── Texte fourni ──

Je ne peux passer sous silence, une ébauche de proposition de loi destinée à défendre et à accentuer le domaine public en France émise par Lionel MAUREL, conservateur à la Bibliothèque Nationale de France.
Cette ébauche lui est venue alors que le Ministère de la Culture projette de faire voter une loi sur le patrimoine en 2013 et après avoir constaté que même des organismes publics portent atteinte au domaine public (cf : infra) ; il suggère même de s'attaquer au « Copyfraud » qui demeure complètement impuni.
Je vous cite certains de ses propos tout à fait pertinents (in : « I have a dream : une loi pour le domaine public en France » : https://scinfolex.wordpress.com/2012/10/27/i-have-a-dream-une-loi-pour-le-domaine-public-en-france/) : «du fait de l'allongement continuel de la durée des droits et de la mise en place des droits voisins. Mais avec la numérisation, il est également menacé par de nombreux stratagèmes mis en place pour faire renaître des couches de droits divers et variés ( copyfraud) . Alors que la numérisation devrait être l'occasion de diffuser largement le domaine public, en accord avec sa nature, les institutions culturelles (bibliothèques, musées, archives) qui assurent la numérisation portent dans leur immense majorité à son intégrité. La mise en place de partenariats public-privé pour la numérisation du Patrimoine est aussi une source grave d'atteintes potentielles, à cause des exclusivités consenties par les établissements publics aux firmes privées.»
Il présente sept objectifs à partir desquels il émet 26 propositions et qui peuvent encore évoluer ; ces sept objectifs sont les suivants :
1) Consacrer explicitement la notion de domaine public dans le Code de Propriété Intellectuelle français
2) Simplifier le régime du domaine public et unifier la durée des droits
3) Limiter le champ d'application du droit d'auteur
4) Empêcher les atteintes à l'intégrité du domaine public
5) Encadrer strictement les partenariats public-privé de numérisation
6) Élargir le domaine public par le versement d'oeuvres récentes
7) Créer des mécanismes pour rendre effectif le domaine public
Je vous invite à lire de façon exhaustive ses propositions non dénuées de sens.

───

> **Défis**:
1. Selon le texte sur le domaine public, quelle fonction Lionel MAUREL occupe-t-il ?
2. D'après le texte sur le domaine public, pourquoi les partenariats public-privé de numérisation du patrimoine menacent-ils le domaine public ? Expliquez-le en une à trois phrases.
3. Rédigez la suite du texte sur le domaine public à partir de sa dernière phrase.
Ces données ne servent pas ici.

── Entrées de données ──

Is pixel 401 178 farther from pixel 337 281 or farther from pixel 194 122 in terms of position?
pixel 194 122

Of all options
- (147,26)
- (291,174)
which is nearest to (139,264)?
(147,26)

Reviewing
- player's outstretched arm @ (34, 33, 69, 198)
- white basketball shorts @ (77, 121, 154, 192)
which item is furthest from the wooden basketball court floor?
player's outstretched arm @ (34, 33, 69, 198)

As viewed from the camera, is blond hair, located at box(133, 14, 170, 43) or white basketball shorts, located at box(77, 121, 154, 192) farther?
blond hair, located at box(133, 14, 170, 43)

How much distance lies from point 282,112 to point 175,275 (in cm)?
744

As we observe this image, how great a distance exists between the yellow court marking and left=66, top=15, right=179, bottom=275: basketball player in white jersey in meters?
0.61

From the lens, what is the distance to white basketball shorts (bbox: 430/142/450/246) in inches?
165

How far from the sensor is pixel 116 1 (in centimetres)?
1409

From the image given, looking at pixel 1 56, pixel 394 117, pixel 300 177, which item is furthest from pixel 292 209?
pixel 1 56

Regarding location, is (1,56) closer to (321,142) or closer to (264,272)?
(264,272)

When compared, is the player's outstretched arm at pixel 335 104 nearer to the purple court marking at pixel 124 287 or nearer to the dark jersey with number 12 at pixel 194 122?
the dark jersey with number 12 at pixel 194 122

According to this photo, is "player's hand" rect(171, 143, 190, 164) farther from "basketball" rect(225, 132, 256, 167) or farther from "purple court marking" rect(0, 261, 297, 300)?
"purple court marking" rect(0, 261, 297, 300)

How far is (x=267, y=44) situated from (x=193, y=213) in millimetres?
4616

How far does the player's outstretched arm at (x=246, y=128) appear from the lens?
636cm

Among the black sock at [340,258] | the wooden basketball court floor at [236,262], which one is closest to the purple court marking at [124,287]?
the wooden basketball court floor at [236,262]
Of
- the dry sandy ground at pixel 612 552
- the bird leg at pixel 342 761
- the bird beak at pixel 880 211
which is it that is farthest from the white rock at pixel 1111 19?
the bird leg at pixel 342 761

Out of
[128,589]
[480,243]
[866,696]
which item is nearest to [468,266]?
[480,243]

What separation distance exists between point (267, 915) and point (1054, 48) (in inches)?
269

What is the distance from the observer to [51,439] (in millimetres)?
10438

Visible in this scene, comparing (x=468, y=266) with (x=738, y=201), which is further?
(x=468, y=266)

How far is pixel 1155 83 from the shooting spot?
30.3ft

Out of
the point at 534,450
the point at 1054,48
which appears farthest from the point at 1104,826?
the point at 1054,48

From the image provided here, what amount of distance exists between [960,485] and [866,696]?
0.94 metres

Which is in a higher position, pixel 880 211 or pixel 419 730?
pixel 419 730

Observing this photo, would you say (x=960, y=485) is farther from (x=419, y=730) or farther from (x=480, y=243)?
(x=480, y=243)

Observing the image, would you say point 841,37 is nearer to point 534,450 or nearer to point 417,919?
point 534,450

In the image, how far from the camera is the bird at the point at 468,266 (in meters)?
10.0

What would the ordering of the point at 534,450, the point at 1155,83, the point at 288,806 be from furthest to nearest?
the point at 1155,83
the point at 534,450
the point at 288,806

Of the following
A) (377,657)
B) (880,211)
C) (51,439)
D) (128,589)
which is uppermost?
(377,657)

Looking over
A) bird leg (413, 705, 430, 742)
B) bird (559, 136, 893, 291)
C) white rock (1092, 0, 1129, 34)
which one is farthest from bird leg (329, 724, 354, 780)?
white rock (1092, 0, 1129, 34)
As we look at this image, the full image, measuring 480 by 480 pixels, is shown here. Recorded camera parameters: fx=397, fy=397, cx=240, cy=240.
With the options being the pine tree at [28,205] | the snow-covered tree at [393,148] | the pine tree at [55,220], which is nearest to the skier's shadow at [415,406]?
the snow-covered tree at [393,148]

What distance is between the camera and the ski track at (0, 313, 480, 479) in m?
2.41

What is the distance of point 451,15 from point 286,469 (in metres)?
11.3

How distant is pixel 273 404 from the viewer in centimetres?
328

───

> **Résultats**:
1. Il est conservateur à la Bibliothèque Nationale de France.

2. Ces partenariats représentent une source grave d'atteintes potentielles au domaine public. La cause en est les exclusivités que les établissements publics consentent aux firmes privées.

3.
Et celui-ci de conclure : «J'ai un rêve ! Que la France, pays de Beaumarchais et du droit d'auteur, devienne aussi le premier à adopter une loi pour le domaine public!»
Un des aspects également intéressants concerne la notion de « Copyfraud » ou l'accaparement et les atteintes au domaine public nullement réprimées et pourtant condamnables ; il en est ainsi, selon le juriste américian Jason Mazzone de : la fausse déclaration de possession d'un contenu tombé dans le domaine public ,la prétention à imposer des restrictions d'utilisation non prévues par la loi, la prétention à privatiser un contenu en arguant de la détention d'une copie ou d'une archive de ce contenu et la prétention à privatiser un contenu tombé dans le domaine public en le diffusant sous un nouveau support.
Pour en savoir plus sur le copyfraud, à lire le texte « l'inverse du piratage, c'est le copyfraud, et on n'en parle pas : http://blogs.rue89.com/les-coulisses-de-wikipedia/2012/10/14/linverse-du-piratage-cest-le-copyfraud-et-personne-nen-parle » de Pierre-Carl Langlais, wikipédien et critique musical. Il est vrai que les « fraudeurs » sont rarement condamnés en raison certainement de leur notoriété ; et de citer : « Times britannique, la Réunion des musées nationaux, la Bibliothèque nationale de France, un département français...»
Le cas du département français, même s'il prête à sourire, illustre bien l'opinion de Pierre-Carl Langlais qui considère que « d'un point de vue éthique, le copyfraud est aussi grave que le piratage. Privatiser le domaine public n'implique pas un préjudice pour un particulier ou une entreprise, mais pour tout le monde. On porte atteinte au patrimoine commun d'une collectivité, voire de l'humanité.»
En l'espèce, le département de la Dordogne avait tenté d'empêcher la diffusion d'un fac-similé des peintures de la grotte de Lascaux, arguant du fait que cela constituait une contrefaçon portant atteinte au patrimoine national ! Autrement dit une telle oeuvre devrait être protégée, reste à trouver les ayants droit...
En ce début de nouvel an, qu'il est bon de lire des propositions intelligentes provenant de personnes issues de la société civile ; reste à savoir si nos parlementaires vont avoir à coeur de les étudier, d'en retenir certaines voire, ne serait-ce, que de les lire ?
P.S : Deux témoignages instructifs d'internautes
- Un très grand chef d'orchestre ami d'enfance de mon oncle avait joué pour l'ortf il y a bien plus de 50 ans un opéra comique ,c'était sans doute le meilleur pour ce type de musique à l'époque.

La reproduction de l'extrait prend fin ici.